- Изучаемый текст -
Кирилл Кондрашин рассказывает о музыке и жизни (Ражников) - страница 73

— Там уже все распределено…

— Нет, нет, Вы должны. Туда ходит Сталин…

Филиал оставался. Он был там, где сейчас оперетта.

Оборудован он был плохо, так же как и сейчас. Но это была экспериментальная база. Там шли хорошие спектакли. И я считаю, что это преступление, что этот театр закрыли, передали другому театру, а филиалом стал Кремлевский дворец съездов. Это же просто конюшня! С точки зрения театра, конечно.

После этого разговора мне сейчас же дали «карт-бланш». Лемешев захотел вдруг петь со мной «Риголетто», потом еще целый ряд спектаклей. Иногда я кого-то подменял. Ну вот, скажем, «Черевички» уже восстановили, и никто из тех, кто получил Сталинскую премию, как вы знаете, не хотел петь. И мне дали этот спектакль. Меня сейчас же нагрузили по первое число, и Самосуд стал со мной носиться, как с писаной торбой. «Премьера» моя прошла очень удачно. Надо сказать, что состав там пел второй, но зато они репетировали со мной и делали то, что мне надо. Концертмейстером оркестра был Кнушевицкий. Тэриан — концертмейстером альтов. Пели выдающиеся солисты и музыканты, и то, что они меня признали, было для меня очень важно.

- Что нужно сделать -
1/ Воспроизведите дословно отрывок из воспоминаний Кондрашина от слов «Кирилл Кондрашин рассказывает» до слов «зрения театра, конечно.» включительно.
2/ Продолжите воспоминания Кондрашина о театре, начав сразу после последнего приведенного в них предложения.

- Собранный материал -
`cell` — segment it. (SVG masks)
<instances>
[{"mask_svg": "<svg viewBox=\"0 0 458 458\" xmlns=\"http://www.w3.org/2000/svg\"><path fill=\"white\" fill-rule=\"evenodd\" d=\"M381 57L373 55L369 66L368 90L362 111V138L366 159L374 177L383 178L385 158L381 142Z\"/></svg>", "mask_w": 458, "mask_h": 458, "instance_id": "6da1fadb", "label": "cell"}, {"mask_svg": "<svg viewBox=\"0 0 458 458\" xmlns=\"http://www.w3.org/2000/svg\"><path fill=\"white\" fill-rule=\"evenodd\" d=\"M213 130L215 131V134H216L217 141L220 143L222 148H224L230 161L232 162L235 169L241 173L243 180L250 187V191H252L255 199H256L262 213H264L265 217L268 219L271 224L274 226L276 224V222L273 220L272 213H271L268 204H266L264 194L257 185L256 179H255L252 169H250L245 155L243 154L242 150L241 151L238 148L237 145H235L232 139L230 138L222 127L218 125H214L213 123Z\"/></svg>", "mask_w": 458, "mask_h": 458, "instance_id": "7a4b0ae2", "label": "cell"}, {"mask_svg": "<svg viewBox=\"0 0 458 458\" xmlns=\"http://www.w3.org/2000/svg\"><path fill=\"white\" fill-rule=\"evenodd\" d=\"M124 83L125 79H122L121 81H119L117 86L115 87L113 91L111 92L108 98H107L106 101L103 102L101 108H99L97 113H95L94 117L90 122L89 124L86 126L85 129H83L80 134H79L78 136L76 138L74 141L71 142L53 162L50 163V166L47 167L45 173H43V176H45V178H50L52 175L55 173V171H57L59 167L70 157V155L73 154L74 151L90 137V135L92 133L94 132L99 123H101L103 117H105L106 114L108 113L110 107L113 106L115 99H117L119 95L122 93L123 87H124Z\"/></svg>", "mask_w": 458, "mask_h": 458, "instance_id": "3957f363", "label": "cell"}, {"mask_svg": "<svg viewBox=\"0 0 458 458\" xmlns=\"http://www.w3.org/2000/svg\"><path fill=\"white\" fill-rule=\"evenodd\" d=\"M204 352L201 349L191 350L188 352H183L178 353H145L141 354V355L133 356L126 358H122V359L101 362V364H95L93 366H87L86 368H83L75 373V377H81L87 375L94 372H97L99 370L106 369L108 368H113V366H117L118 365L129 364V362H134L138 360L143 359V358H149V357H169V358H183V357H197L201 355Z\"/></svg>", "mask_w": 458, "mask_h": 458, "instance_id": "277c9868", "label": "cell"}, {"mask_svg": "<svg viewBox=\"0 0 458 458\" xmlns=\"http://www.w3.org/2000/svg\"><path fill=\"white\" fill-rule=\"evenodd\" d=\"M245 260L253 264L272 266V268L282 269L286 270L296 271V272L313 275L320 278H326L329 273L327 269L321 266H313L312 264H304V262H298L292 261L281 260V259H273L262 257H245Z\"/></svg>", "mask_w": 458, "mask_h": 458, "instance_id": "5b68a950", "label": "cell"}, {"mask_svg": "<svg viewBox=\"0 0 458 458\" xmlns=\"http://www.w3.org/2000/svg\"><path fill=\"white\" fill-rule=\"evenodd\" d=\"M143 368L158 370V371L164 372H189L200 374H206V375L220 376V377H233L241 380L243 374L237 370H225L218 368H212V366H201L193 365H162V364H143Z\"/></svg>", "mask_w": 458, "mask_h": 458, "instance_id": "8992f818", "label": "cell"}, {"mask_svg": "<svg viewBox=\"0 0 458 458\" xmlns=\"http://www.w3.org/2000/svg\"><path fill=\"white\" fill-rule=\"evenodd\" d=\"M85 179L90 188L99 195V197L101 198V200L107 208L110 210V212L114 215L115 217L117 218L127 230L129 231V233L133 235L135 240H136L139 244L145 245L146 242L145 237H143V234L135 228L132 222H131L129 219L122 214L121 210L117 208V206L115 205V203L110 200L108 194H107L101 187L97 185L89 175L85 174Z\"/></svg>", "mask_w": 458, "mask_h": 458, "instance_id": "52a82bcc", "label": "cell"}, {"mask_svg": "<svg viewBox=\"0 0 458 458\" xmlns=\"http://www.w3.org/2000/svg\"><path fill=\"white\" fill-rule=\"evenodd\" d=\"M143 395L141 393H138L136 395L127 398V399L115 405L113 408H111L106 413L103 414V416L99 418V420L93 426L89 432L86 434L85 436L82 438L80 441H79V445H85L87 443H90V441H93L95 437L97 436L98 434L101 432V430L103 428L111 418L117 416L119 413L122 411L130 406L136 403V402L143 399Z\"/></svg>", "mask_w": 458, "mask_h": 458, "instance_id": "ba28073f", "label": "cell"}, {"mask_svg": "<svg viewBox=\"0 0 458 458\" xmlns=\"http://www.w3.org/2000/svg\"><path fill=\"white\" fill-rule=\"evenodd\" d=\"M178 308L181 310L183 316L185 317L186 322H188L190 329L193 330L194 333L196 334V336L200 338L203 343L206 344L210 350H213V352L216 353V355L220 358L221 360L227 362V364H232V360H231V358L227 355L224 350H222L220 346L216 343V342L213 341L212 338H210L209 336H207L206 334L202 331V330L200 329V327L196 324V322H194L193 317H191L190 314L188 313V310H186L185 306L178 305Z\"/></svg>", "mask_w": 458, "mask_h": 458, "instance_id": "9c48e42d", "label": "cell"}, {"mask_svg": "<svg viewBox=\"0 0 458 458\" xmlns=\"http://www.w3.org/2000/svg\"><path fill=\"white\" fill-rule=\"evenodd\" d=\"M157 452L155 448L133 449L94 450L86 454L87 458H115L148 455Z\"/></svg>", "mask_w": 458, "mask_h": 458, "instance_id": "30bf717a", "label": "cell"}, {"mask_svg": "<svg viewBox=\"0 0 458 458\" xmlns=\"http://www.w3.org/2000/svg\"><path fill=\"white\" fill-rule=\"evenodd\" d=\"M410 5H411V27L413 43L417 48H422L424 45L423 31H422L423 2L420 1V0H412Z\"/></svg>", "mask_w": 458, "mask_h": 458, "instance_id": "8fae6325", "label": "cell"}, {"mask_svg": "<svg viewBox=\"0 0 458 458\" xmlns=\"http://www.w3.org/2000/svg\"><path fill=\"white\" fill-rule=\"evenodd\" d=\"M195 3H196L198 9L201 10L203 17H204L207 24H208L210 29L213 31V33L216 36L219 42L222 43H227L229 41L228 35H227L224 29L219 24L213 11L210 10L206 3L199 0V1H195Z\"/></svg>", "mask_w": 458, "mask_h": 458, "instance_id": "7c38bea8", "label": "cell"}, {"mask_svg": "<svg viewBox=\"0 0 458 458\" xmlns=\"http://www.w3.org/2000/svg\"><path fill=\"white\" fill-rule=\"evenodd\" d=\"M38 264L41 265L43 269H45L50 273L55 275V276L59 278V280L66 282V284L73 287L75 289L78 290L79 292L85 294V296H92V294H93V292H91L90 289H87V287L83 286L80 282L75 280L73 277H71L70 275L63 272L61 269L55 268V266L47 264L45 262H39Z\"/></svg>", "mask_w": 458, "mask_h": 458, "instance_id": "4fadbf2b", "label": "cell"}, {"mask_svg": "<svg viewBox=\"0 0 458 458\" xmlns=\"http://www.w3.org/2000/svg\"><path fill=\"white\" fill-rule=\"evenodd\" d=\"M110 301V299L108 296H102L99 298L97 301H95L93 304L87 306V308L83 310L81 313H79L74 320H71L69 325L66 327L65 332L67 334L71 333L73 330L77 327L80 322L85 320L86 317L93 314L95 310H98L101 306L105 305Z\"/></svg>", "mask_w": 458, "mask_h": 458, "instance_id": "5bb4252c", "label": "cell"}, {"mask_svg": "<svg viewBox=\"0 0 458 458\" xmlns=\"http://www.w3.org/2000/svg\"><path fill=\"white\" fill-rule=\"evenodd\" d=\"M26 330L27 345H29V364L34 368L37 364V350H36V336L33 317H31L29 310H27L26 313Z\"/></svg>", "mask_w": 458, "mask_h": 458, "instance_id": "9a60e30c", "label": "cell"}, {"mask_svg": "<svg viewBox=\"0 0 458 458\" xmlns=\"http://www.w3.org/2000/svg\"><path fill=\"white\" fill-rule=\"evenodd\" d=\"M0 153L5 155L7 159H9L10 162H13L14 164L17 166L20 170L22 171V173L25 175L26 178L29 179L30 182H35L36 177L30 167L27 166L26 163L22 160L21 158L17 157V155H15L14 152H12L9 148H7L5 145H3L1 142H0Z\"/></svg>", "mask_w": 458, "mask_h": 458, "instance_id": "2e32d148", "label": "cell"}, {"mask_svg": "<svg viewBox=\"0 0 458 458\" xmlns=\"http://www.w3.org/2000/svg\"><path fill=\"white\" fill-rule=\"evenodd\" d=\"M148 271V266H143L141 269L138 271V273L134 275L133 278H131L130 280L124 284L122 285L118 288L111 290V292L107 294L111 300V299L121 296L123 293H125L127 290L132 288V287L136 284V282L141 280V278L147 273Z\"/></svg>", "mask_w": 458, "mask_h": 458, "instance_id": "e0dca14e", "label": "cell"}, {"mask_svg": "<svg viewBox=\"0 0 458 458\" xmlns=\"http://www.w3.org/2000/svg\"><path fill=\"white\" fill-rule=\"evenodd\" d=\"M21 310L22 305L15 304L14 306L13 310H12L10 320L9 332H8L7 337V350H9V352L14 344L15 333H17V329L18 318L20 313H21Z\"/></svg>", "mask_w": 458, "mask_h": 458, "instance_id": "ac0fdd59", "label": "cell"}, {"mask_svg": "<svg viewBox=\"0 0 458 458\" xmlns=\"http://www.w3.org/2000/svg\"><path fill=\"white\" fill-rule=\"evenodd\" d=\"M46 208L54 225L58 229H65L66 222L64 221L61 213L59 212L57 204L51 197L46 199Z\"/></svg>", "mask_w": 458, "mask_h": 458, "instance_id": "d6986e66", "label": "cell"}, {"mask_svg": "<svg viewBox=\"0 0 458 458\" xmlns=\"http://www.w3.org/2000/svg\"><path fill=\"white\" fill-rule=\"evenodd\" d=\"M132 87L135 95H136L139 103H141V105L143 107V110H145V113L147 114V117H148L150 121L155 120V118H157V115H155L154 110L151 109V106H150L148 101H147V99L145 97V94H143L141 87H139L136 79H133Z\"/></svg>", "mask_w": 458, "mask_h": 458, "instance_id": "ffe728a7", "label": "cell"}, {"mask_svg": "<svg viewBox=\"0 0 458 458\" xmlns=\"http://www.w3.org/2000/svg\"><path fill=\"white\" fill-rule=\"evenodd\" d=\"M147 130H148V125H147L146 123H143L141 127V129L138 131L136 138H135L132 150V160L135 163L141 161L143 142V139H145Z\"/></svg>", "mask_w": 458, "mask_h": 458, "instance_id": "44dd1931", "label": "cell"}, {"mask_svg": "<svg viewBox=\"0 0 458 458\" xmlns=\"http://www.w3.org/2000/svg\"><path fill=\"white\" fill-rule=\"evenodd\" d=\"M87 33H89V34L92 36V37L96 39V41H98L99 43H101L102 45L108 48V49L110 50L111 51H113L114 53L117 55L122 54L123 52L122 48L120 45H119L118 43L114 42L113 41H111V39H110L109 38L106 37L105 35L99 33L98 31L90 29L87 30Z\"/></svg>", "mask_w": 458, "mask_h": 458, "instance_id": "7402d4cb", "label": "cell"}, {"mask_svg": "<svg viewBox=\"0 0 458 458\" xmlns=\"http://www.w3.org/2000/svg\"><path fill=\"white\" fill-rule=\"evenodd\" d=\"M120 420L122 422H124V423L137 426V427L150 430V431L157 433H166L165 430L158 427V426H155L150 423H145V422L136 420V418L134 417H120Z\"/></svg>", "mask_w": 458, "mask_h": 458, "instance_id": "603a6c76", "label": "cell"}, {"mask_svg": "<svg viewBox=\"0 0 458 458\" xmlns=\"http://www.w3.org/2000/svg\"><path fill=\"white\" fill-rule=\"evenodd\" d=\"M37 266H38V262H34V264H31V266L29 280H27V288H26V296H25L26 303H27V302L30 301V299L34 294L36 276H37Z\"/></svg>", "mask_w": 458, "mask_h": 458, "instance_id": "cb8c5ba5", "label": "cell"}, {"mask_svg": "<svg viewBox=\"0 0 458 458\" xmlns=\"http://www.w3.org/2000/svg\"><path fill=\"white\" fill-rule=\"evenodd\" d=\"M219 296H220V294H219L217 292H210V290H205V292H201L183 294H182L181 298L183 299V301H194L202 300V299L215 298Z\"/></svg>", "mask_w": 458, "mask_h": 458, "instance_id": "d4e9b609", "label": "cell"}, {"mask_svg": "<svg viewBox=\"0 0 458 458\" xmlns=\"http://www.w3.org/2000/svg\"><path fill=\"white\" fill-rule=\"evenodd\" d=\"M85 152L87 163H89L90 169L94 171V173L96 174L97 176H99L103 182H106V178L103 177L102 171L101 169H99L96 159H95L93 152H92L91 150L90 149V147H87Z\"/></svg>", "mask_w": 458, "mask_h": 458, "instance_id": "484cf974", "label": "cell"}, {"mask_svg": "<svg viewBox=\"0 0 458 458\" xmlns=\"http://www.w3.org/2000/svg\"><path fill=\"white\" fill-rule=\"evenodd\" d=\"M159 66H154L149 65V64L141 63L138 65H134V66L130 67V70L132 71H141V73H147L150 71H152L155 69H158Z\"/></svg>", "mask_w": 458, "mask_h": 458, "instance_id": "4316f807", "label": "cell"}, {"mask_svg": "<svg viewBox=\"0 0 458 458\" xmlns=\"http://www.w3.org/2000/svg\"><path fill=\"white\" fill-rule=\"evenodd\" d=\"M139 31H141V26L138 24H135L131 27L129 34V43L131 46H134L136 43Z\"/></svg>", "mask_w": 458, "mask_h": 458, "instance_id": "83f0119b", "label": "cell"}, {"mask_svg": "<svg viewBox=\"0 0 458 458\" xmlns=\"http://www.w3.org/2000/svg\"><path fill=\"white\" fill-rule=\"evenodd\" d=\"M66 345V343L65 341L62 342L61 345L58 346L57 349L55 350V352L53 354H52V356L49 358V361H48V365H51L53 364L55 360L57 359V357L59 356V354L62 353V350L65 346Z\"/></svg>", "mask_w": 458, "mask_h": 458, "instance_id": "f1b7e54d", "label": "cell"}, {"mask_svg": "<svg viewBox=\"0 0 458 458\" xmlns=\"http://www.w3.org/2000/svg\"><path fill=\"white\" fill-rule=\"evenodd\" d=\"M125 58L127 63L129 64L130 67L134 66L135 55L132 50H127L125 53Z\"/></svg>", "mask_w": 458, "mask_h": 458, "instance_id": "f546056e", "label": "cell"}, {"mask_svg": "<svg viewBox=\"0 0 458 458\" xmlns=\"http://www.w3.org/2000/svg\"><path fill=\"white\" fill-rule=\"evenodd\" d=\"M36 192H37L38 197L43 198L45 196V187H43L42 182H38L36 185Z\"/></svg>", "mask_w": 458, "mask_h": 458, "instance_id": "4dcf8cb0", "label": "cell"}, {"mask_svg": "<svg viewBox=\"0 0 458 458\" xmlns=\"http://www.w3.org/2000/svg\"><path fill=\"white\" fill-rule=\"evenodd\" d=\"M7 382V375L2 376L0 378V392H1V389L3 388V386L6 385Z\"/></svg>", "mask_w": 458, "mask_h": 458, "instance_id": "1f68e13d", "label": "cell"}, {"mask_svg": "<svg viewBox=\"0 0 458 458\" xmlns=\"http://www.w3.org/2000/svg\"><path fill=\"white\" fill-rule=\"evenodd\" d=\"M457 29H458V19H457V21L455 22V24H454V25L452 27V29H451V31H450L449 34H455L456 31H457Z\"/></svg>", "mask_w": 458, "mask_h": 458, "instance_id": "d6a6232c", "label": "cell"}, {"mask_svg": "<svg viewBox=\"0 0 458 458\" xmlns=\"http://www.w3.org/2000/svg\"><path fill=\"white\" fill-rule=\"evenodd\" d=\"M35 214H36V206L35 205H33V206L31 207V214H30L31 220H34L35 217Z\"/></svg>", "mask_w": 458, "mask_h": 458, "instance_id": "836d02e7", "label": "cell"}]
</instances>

- Ответы по номерам -
1/
Кирилл Кондрашин рассказывает о музыке и жизни (Ражников) - страница 73

— Там уже все распределено…

— Нет, нет, Вы должны. Туда ходит Сталин…

Филиал оставался. Он был там, где сейчас оперетта.

Оборудован он был плохо, так же как и сейчас. Но это была экспериментальная база. Там шли хорошие спектакли. И я считаю, что это преступление, что этот театр закрыли, передали другому театру, а филиалом стал Кремлевский дворец съездов. Это же просто конюшня! С точки зрения театра, конечно.

2/
В это время Самосуд окончательно переехал из Куйбышева в Москву, хотя театр оставался еще там. Он готовил оперу Кабалевского «В огне». Эта опера прошла несколько раз и успеха не имела, потому что либретто было очень слабое, делал его Цезарь Солодарь, — в общем, военная поделка. Но ставил эту оперу только что приглашенный режиссер Борис Покровский. Его выписал Самосуд из Горького вслед за мной и еще Михаила Бобовича, и они вдвоем ставили, а Самосуд репетировал. Мы бесконечно экспериментировали. Самосуд это любил и находил новации только путем проб. У Покровского это была первая работа. Репетировали по пять-шесть часов. Самосуд обожал репетировать. Я наблюдал такие сценки: он сидит, репетиция идет с 10 часов, все уже играют, высунувши языки.

— Ну еще раз, еще раз, Борис Александрович!

— Я здесь.

— Где вы?

— Здесь, в одиннадцатом ряду.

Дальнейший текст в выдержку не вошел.